Excerpted text:
_ _ _ _
AUDIO PIXELS EDGES CLOSER TO RELEASE OF CUTTING EDGE SOUND TECHNOLOGY
Written on the 4 November 2016 by Lin Evlin
AUDIO Pixels (ASX:AKP) announced today that it is one step closer to commercialising its revolutionary technology which delivers sound quality above and beyond the capabilities of conventional speakers and all in a small chip about one millimetre thick.
The company's share price rose to a high of $24 earlier today, an 11% increase from the previous day before dipping slightly to $20.50 at 2pm AEST.
The technology generates sound waves directly from a digital audio stream using micro-electromechanical structures (MEMS) rather than conventional loudspeaker parts, which is enclosed in a small, affordable chip.
The company has commenced the process of integrating the MEMS with an application specific integrated circuit so that they work as one cohesive device. This process is required to ensure that the MEMS chip is robust enough to withstand mass production.
Audio Pixels says the integration process will take between four to eight weeks and is enthused by the level of interest the market has shown for its ground-breaking product.
"The company continues to actively maintain its ongoing communications with its ever-growing pool of potential customers and strategic partners, who continue to maintain a high level of encouraging confidence as we advise them of our overall progress," Audio Pixels says.
_ _ _ _
Supplied information:
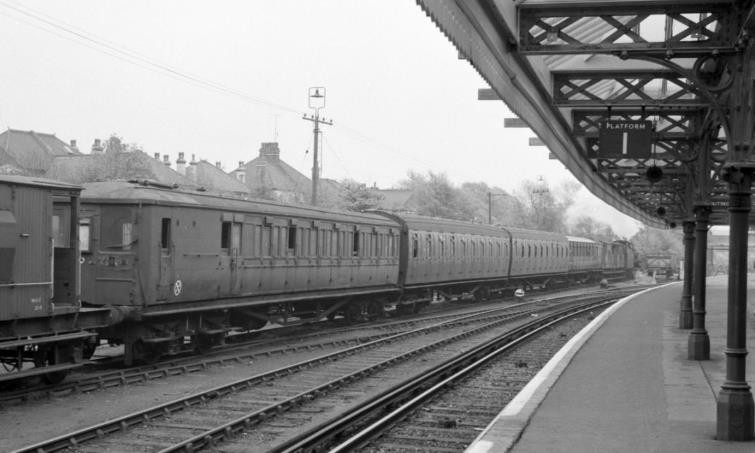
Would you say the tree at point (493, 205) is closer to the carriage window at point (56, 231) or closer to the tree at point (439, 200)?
the tree at point (439, 200)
_ _ _ _
Prompt A: In the Audio Pixels article, how long does the company say the integration process will take?
Prompt B: Copy the Audio Pixels article word for word, everything from "AUDIO PIXELS EDGES" down to "one millimetre thick.".
Prompt C: Write the next part of the Audio Pixels article, picking up after its last sentence.
You can leave the lines aside; they aren't needed here.

Output A: Between four and eight weeks.

Output B:
AUDIO PIXELS EDGES CLOSER TO RELEASE OF CUTTING EDGE SOUND TECHNOLOGY
Written on the 4 November 2016 by Lin Evlin
AUDIO Pixels (ASX:AKP) announced today that it is one step closer to commercialising its revolutionary technology which delivers sound quality above and beyond the capabilities of conventional speakers and all in a small chip about one millimetre thick.

Output C:
It has also announced an early partnership with Bar Ilan University in Israel which is striving to use the Audio Pixels device to enable the blind to "see again".
"This innovative patented concept which potentially has broader commercial applications, combines spectacle-mounted cameras with sophisticated image processing technologies to cover, in real-time, the visual image into tactile spatial information that stimulates the cornea through the transmission of ultrasonic waves," Audio Pixels says.
The company agreed to collaborate with the University due to the potential medical benefits of the project and that its support has been a key factor in the University being able to receive funding from Israel's Chief Scientist.